Crescere oltre confine è una scelta strategica. Farlo senza perdere il controllo operativo è la vera sfida. Quando un gruppo industriale attivo nei settori manifatturiero ed edile ha deciso di aprire una branch nei Paesi Bassi, si è trovato di fronte a un territorio inesplorato: nuovi obblighi fiscali, processi intercompany da ripensare e un team Finance già sotto pressione. L’obiettivo era chiaro — essere operativi, conformi e efficienti. Il percorso richiedeva un partner che conoscesse ogni angolo di AX 2012.
Un team Finance, troppe localizzazioni, nessuna rete di sicurezza.
Il gruppo gestiva le attività Finance in modo centralizzato: un unico team responsabile di più società e localizzazioni contemporaneamente.
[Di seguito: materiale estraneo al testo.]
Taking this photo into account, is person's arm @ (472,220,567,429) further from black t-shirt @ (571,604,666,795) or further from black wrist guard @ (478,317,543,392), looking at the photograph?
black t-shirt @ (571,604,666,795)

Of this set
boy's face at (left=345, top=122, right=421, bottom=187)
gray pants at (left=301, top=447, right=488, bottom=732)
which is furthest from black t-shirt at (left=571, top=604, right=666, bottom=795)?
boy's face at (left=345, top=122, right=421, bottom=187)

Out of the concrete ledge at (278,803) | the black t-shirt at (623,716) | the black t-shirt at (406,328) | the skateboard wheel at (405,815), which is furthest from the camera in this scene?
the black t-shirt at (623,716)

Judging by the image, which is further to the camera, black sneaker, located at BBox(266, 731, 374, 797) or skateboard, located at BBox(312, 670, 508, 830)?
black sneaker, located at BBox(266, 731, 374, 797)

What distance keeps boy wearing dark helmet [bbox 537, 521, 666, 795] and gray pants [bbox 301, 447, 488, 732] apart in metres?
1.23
Aggiungere la branch olandese significava aumentare la complessità senza aumentare le risorse.
Le criticità principali erano quattro:
- Competenze locali assenti: nessuno internamente conosceva a fondo i requisiti della localizzazione olandese: normative fiscali, specifiche di reporting, obblighi IVA locali. Ogni passo era terreno nuovo.
- Intercompany ad alta complessità: le società del gruppo erano fortemente interconnesse. Qualsiasi intervento sulla nuova branch aveva effetti a cascata sulle operazioni intercompany con una fase di test che non poteva permettersi errori.
- Pressione operativa già elevata: il team Finance non aveva margine. Non c’era spazio per aggiungere processi manuali: ogni ora persa in attività non automatizzate era un rischio concreto.
- Automazione come requisito, non come opzione: il cliente non cercava una soluzione “funzionante”. Cercava una soluzione che lavorasse al posto loro, ovunque possibile.
Configurazione su misura, automazione al centro, zero approssimazioni.
Il progetto è stato affrontato con un approccio strutturato in fasi, partendo dalla configurazione dell’ambiente AX 2012 per supportare integralmente la localizzazione olandese.
Sul fronte operativo, sono stati abilitati e configurati:
- Il ciclo attivo: fatturazione, registrazioni contabili correlate e gestione delle scadenze clienti nella localizzazione NL
- Il ciclo passivo: registrazione fatture fornitori, contabilità correlata e riconciliazioni
- Il modulo fiscale olandese: con supporto alle dichiarazioni IVA e alle specifiche di reporting richieste dalla normativa locale
La fase di testing e UAT ha ricevuto un’attenzione particolare, con scenari intercompany simulati end-to-end per validare la stabilità dell’intero ecosistema prima del go-live.
In parallelo, sono state sviluppate personalizzazioni mirate per automatizzare i processi più ricorrenti e ridurre il carico manuale sul team Finance, trasformando attività ripetitive in flussi automatici, controllati e tracciabili.
La branch olandese è partita. Il team Finance ha ripreso fiato.
Il progetto è stato rilasciato nei tempi previsti, consegnando al cliente un ambiente Finance stabile, conforme e operativo fin dal primo giorno. Nel concreto:
- Registrazione corretta di fatture attive e passive nella localizzazione olandese, in linea con i requisiti fiscali locali.
- Gestione fluida delle operazioni intercompany, senza impatti negativi sulle altre società del gruppo.
- Processi automatizzati che hanno alleggerito il carico operativo del team Finance, liberando tempo per attività a maggior valore.
- Maggiore controllo e stabilità sulla gestione contabile della nuova branch, con una visibilità centralizzata coerente con il modello del gruppo.